BEREITGESTELLTER AUSZUG:
-*-*-

Ja, danke bike für deine guten Überlegungen...  Daran habe ich nicht gedacht.

Andererseits kann man ja sagen, dass der INIT-Schritt* nur* dann aktiv wird, wenn z.B. "Reset" gedrückt wird, oder wenn nach Anlage AUS einmalig die Taste "Bereitschaft" gedrückt wird. Wenn nun in Schritt 5 eine Störung war, kann man diese ja beheben - und wenn jetzt nicht "Reset" gedrückt wird, so wird ja auch nicht in den INIT-Schritt gesprungen; d.h., es könnte ja jetzt mit Schritt 6 weitergehen, oder?

Was meinst du mit "Prüfen der Startbedingungen der Schrittkette"?


----------



## schnecke (3 März 2012)

Deltal schrieb:


> Nach dem Reset springt er also erstmal in z.B. Schitt 99. Dort werden alle Antriebe abschaltet etc. Vom Schritt 99 springt er in den initialschritt und die Kette fängt von vorne an.



Danke Deltal!

Glaube, langsam komme ich der Sache dank eurer Hilfe immer näher... denke nur noch nicht an jede  _Individualität!

_Wo liegt bei dir eigentlich der Unterschied zwischen Reset und Initialisierung der Schrittkette?


----------



## Deltal (3 März 2012)

Einen richtigen Initialschritt benutze ich meistens nicht. Ich habe halt einen "Start" Schritt, welcher immer nach beendigung der Schrittkette angewählt wird. Und ich habe eine Reset-Prozedur, welche nach Anforderung durchlaufen wird, alle Antriebe kontrolliert in die Ausgangsposition bringt und dann wieder den Startschritt springt.

-*-*-

VORLIEGENDE EINTRÄGE:

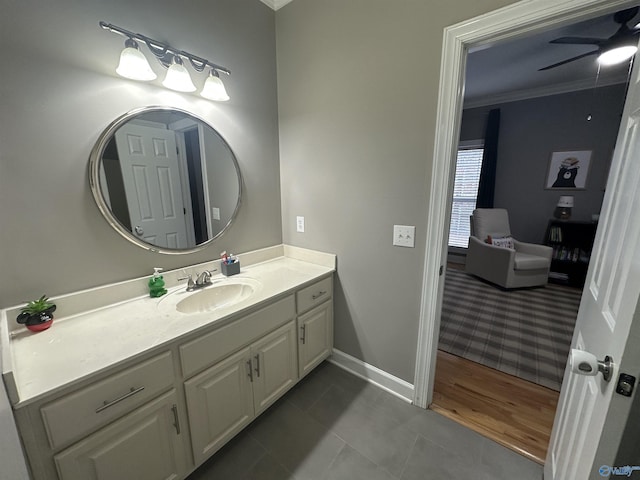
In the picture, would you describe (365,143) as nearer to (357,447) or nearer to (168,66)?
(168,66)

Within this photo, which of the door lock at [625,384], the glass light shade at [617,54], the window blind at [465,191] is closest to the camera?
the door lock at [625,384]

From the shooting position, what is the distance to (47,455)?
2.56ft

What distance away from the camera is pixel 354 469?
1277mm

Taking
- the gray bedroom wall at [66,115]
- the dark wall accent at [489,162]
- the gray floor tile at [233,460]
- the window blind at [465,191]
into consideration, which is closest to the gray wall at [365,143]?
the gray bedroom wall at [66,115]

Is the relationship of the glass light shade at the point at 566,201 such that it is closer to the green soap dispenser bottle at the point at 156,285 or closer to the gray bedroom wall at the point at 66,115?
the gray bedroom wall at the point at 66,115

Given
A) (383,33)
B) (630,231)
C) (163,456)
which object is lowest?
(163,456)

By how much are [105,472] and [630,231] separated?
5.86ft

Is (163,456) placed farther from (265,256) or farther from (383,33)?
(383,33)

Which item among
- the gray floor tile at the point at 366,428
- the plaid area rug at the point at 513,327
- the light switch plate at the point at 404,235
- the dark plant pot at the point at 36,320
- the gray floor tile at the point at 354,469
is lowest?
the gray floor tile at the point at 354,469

-*-*-

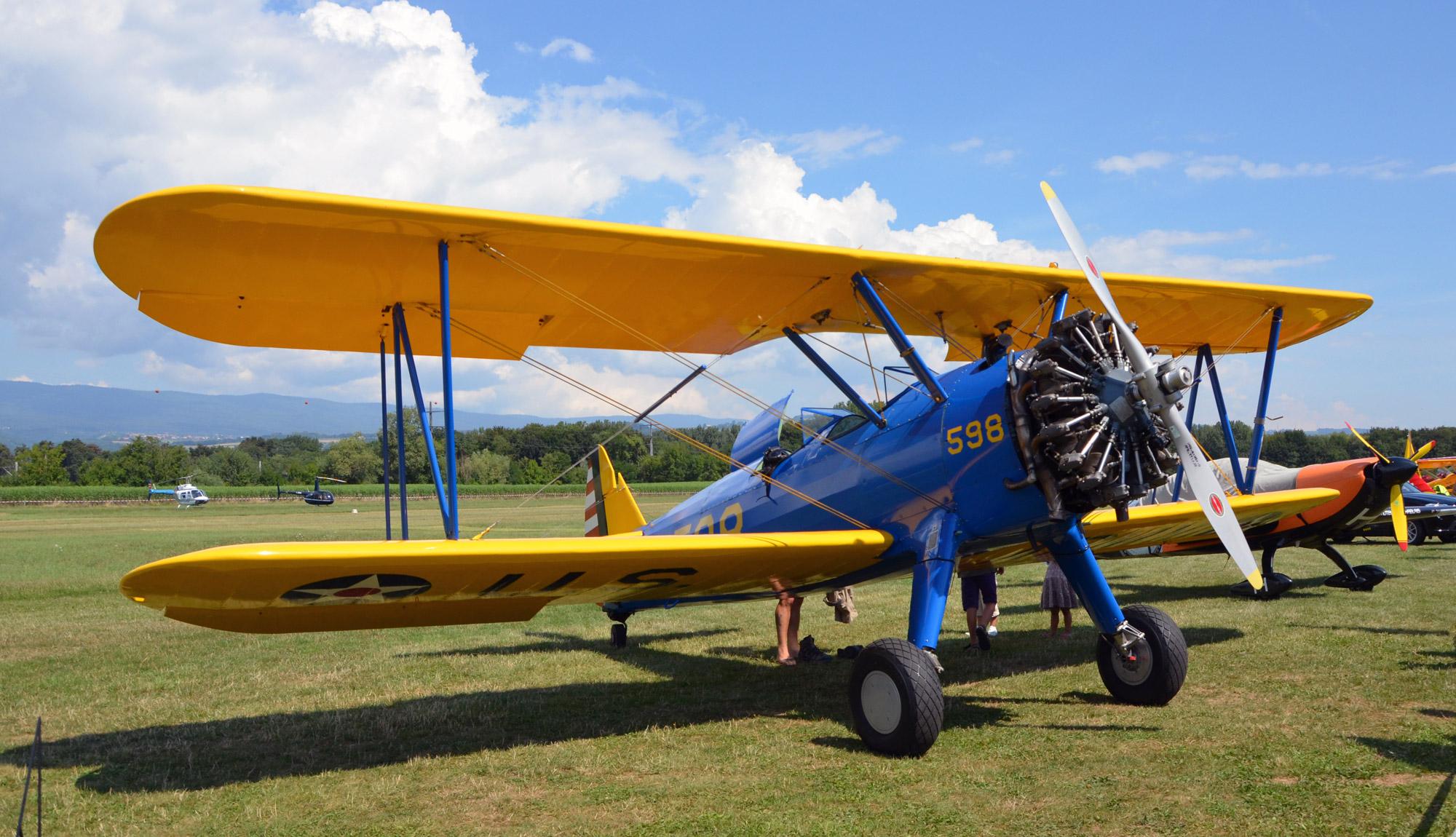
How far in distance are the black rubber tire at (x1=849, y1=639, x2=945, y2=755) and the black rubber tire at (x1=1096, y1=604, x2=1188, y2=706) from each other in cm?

-*-*-

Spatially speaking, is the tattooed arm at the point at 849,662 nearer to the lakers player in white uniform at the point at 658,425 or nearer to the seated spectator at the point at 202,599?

-*-*-

ZU ERLEDIGENDE AUFGABEN:
[1] Beantworte die folgenden Fragen zum Auszug über die Schrittkette:
(a) Wann wird der INIT-Schritt laut dem ersten Beitrag aktiv?
(b) In welchen Schritt springt die Kette nach dem Reset im Beispiel, das schnecke von Deltal zitiert?
(c) Wann wird bei Deltal der „Start"-Schritt angewählt?
[2] Entnimm den Einträgen jede Zeile, die die Zeichenfolge „bedroom" enthält, und achte dabei auf Groß- und Kleinschreibung.

ANTWORTEN JE AUFGABE:
[1]
(a) Wenn z.B. „Reset" gedrückt wird oder wenn nach Anlage AUS einmalig die Taste „Bereitschaft" gedrückt wird.
(b) In Schritt 99.
(c) Immer nach Beendigung der Schrittkette.

[2]
- the gray bedroom wall at [66,115]
the gray bedroom wall at [66,115]
Is the relationship of the glass light shade at the point at 566,201 such that it is closer to the green soap dispenser bottle at the point at 156,285 or closer to the gray bedroom wall at the point at 66,115?
the gray bedroom wall at the point at 66,115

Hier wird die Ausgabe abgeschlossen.